In middle western suburbia, the most common summer sounds are that produced by the gas powered mowers and weed eaters courtesy of landscaping services.  All the lawns are Monsanto green; all hedges meticulously groomed.  Because all the lawns looked the same, I got lost walking around the neighborhood of treeless yards the size of football fields dotted with linear rows of flower beds full of marigolds and daffodils from Home Depot.
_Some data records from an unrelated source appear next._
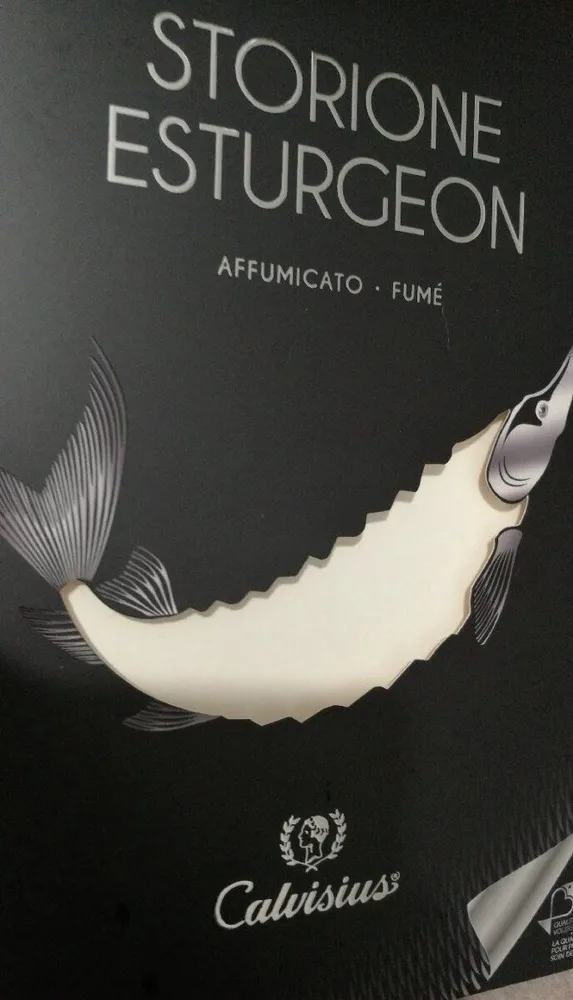 Esturgeon Blanc Fumé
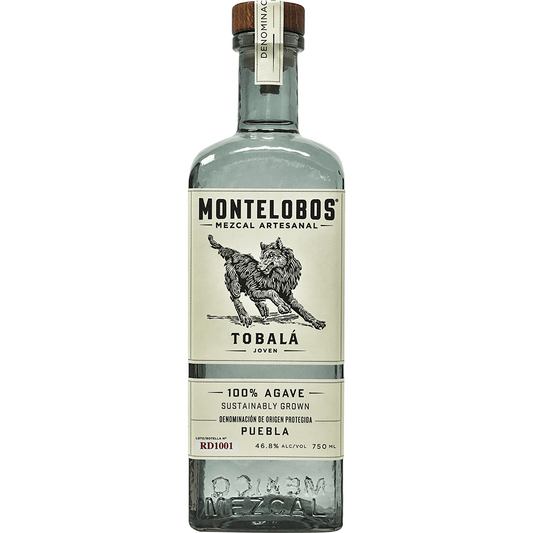 Montelobos TobalÃ¡ Joven Mezcal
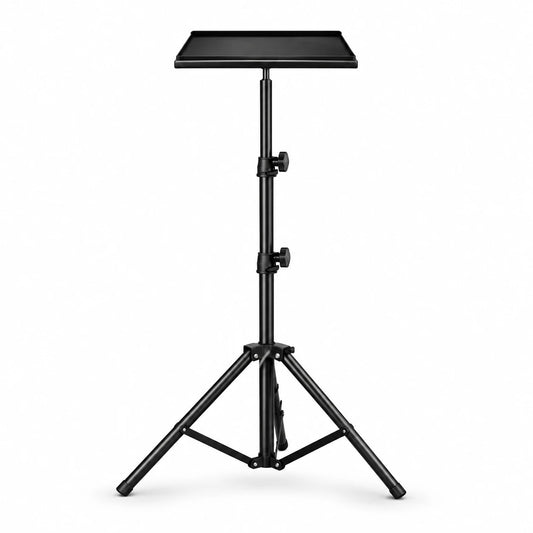 Trépied Vidéoprojecteur 120 CM | Tous Vidéoprojecteurs | Plateau inclus & Hauteur Réglable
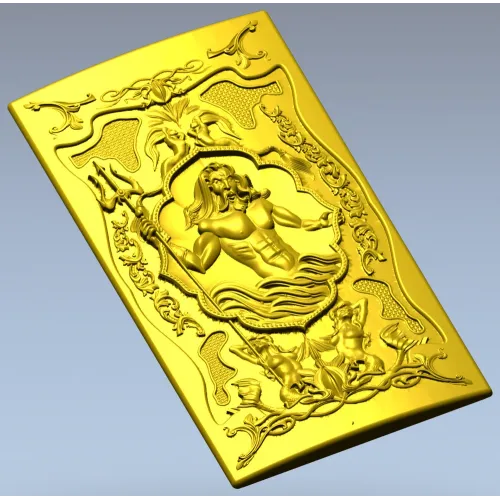 Sea King relief STL for CNC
The most disorienting thing of all (like losing the horizon when flying) are all the No Outlet signs.  I think this is a suburban euphemism for Dead End, but I can’t be sure.  It might mean that there are no outside electrical outlets to discourage rogue teens from usurping power for their arsenal of gadgets.  Or it may just be to keep outsiders away.  As my wife and I walked down the streets with no outlets, I could feel the neighborhood watch staring at us.  Admittedly, as strangers armed with a flip case iPhone and a long lensed Nikkon DSLR, we looked suspicious.  I felt afraid and near panic stricken as our devices ran low on power.  We barely had juice enough to GPS our way back to the safety of my sister’s house.

Another curious suburban phenomenon are the speed limits there.  Most streets, even the “major” thoroughfares, have a maximum speed limit of 20 mph.  My car won’t even go that slow.  I literally had to coast to go 20 mph.  The police have zero tolerance for speeders.  And because of the alarming crime wave in the area, a suburb over, where several men were convicted of lawn neglect, teens have a 9:00 pm curfew; just as well, as there are no outdoor outlets for suburban youth.